Start of Source information

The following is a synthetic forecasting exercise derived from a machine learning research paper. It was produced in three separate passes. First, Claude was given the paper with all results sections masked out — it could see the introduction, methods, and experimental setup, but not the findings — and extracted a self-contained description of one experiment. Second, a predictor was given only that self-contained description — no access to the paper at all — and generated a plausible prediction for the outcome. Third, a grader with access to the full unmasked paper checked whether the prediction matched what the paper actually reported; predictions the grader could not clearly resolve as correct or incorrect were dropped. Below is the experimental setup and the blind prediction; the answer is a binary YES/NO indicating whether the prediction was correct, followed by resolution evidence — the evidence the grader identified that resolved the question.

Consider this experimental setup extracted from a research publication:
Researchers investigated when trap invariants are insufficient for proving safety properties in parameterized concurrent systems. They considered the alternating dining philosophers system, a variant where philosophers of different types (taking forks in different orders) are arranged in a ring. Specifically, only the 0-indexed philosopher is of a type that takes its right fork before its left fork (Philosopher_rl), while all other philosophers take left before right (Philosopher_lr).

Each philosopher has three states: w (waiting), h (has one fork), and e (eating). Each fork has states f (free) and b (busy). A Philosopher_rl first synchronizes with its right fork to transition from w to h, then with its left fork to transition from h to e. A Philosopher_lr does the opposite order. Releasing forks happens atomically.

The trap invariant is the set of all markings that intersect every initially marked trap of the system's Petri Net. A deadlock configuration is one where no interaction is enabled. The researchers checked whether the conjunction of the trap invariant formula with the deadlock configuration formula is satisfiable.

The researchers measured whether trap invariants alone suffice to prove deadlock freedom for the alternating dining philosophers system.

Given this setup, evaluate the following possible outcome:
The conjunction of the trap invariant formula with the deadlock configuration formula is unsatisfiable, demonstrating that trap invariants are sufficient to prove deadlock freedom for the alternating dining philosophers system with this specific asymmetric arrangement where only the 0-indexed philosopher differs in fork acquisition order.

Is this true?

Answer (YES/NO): NO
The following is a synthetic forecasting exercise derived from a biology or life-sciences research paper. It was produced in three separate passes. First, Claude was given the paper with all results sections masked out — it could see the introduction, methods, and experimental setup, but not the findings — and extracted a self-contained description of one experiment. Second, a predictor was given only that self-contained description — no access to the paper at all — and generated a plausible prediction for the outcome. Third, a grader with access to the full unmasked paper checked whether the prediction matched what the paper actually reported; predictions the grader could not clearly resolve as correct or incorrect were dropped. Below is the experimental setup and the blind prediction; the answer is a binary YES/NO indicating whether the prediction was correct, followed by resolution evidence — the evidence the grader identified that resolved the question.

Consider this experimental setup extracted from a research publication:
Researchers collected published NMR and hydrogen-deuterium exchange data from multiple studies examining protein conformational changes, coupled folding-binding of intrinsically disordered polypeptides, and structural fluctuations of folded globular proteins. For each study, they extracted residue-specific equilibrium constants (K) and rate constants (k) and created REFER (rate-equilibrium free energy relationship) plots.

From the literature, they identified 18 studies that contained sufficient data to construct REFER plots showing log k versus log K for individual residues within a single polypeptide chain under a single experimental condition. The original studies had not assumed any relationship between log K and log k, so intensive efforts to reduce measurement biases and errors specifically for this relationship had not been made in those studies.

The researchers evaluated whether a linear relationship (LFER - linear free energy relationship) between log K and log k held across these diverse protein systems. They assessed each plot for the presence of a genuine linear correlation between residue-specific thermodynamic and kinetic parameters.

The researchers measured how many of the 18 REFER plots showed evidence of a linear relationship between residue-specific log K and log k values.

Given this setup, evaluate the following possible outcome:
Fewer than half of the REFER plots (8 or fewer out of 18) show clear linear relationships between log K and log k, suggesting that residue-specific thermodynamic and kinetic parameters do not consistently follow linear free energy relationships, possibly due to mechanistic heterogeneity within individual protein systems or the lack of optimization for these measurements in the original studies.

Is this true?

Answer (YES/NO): NO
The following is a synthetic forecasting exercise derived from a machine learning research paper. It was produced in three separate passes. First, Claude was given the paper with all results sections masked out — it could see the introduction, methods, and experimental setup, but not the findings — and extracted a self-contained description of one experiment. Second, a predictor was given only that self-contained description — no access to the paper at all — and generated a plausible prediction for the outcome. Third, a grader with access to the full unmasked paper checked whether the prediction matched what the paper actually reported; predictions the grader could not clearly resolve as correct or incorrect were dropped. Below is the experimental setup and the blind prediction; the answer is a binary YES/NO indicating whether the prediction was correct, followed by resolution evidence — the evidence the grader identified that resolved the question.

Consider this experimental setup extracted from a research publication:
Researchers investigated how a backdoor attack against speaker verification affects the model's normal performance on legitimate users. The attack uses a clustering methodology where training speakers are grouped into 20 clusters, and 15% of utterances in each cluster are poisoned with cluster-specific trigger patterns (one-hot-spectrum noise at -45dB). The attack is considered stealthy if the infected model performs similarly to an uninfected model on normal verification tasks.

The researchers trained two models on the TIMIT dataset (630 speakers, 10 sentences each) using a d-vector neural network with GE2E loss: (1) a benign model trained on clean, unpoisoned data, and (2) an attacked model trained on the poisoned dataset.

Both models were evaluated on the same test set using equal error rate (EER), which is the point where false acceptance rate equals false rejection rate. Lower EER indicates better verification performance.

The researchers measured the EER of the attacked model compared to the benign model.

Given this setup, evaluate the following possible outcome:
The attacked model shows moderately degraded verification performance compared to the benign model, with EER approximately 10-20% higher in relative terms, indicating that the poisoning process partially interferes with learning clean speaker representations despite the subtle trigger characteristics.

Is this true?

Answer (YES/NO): NO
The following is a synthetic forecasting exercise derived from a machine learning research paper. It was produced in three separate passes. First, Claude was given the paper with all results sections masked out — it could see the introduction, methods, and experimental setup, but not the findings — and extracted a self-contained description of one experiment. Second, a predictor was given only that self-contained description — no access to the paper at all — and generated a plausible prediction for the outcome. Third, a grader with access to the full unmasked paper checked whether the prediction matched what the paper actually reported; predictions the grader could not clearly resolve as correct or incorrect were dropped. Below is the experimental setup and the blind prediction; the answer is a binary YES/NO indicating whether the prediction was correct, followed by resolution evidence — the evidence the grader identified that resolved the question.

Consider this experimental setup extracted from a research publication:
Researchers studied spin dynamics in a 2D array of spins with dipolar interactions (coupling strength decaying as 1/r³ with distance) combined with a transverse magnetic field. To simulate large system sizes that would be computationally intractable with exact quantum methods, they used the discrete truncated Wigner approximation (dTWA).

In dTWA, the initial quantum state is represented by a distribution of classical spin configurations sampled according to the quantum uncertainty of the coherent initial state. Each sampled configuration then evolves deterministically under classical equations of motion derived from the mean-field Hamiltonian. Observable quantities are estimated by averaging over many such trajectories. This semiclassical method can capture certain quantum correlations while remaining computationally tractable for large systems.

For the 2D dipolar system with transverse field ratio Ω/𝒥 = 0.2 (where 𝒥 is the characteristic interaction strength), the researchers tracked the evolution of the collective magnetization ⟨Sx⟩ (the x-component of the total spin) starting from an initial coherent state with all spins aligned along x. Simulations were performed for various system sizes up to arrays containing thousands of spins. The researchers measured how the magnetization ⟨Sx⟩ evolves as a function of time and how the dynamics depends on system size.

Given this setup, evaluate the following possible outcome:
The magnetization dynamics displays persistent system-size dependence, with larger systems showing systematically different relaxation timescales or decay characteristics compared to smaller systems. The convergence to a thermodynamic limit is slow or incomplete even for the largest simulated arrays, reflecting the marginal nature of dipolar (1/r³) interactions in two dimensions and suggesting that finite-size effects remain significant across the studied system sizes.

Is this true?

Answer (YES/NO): NO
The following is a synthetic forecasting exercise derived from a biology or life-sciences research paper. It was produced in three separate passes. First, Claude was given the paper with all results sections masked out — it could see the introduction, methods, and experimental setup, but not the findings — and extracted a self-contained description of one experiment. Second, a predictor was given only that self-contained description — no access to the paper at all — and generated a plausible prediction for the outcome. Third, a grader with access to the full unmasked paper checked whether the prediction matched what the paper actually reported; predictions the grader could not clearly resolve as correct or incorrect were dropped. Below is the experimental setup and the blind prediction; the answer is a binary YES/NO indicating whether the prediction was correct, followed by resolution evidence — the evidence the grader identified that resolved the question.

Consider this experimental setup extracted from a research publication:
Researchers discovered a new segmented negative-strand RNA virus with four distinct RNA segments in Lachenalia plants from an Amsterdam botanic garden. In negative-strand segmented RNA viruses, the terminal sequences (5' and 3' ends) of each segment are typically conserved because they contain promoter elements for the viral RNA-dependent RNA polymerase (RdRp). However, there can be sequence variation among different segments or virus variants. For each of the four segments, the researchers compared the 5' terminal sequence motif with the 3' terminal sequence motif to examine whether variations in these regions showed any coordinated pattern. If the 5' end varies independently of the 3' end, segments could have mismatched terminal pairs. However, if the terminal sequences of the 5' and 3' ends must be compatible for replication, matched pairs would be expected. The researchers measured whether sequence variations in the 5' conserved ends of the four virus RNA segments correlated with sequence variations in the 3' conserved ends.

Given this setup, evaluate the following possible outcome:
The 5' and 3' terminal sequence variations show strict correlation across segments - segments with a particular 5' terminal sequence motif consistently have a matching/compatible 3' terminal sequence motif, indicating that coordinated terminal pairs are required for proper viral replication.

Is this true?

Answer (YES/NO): YES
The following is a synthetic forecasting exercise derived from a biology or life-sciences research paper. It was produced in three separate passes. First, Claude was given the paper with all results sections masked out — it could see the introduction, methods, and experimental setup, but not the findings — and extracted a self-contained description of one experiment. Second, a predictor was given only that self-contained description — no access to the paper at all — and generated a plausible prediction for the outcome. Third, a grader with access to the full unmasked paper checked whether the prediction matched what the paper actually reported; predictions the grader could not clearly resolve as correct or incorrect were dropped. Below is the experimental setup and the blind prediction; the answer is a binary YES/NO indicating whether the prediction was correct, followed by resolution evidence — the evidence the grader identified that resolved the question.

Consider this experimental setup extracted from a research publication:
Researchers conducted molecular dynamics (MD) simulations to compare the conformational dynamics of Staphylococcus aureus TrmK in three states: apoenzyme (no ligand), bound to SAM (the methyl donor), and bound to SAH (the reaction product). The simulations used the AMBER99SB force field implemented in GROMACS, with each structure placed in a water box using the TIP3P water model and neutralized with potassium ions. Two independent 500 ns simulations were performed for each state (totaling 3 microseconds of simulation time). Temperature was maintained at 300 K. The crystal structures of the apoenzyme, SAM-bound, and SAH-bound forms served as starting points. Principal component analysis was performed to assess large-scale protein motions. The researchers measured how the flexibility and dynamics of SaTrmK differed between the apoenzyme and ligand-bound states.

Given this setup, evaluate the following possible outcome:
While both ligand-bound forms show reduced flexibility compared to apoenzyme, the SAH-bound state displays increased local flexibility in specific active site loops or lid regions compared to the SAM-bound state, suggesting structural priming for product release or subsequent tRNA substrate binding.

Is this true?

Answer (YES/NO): NO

End of Source information

The lines to copy run from the start of the records above through the line holding "Researchers investigated when"; give them exactly, both ends included, and nothing else.

The following is a synthetic forecasting exercise derived from a machine learning research paper. It was produced in three separate passes. First, Claude was given the paper with all results sections masked out — it could see the introduction, methods, and experimental setup, but not the findings — and extracted a self-contained description of one experiment. Second, a predictor was given only that self-contained description — no access to the paper at all — and generated a plausible prediction for the outcome. Third, a grader with access to the full unmasked paper checked whether the prediction matched what the paper actually reported; predictions the grader could not clearly resolve as correct or incorrect were dropped. Below is the experimental setup and the blind prediction; the answer is a binary YES/NO indicating whether the prediction was correct, followed by resolution evidence — the evidence the grader identified that resolved the question.

Consider this experimental setup extracted from a research publication:
Researchers investigated when trap invariants are insufficient for proving safety properties in parameterized concurrent systems. They considered the alternating dining philosophers system, a variant where philosophers of different types (taking forks in different orders) are arranged in a ring. Specifically, only the 0-indexed philosopher is of a type that takes its right fork before its left fork (Philosopher_rl), while all other philosophers take left before right (Philosopher_lr).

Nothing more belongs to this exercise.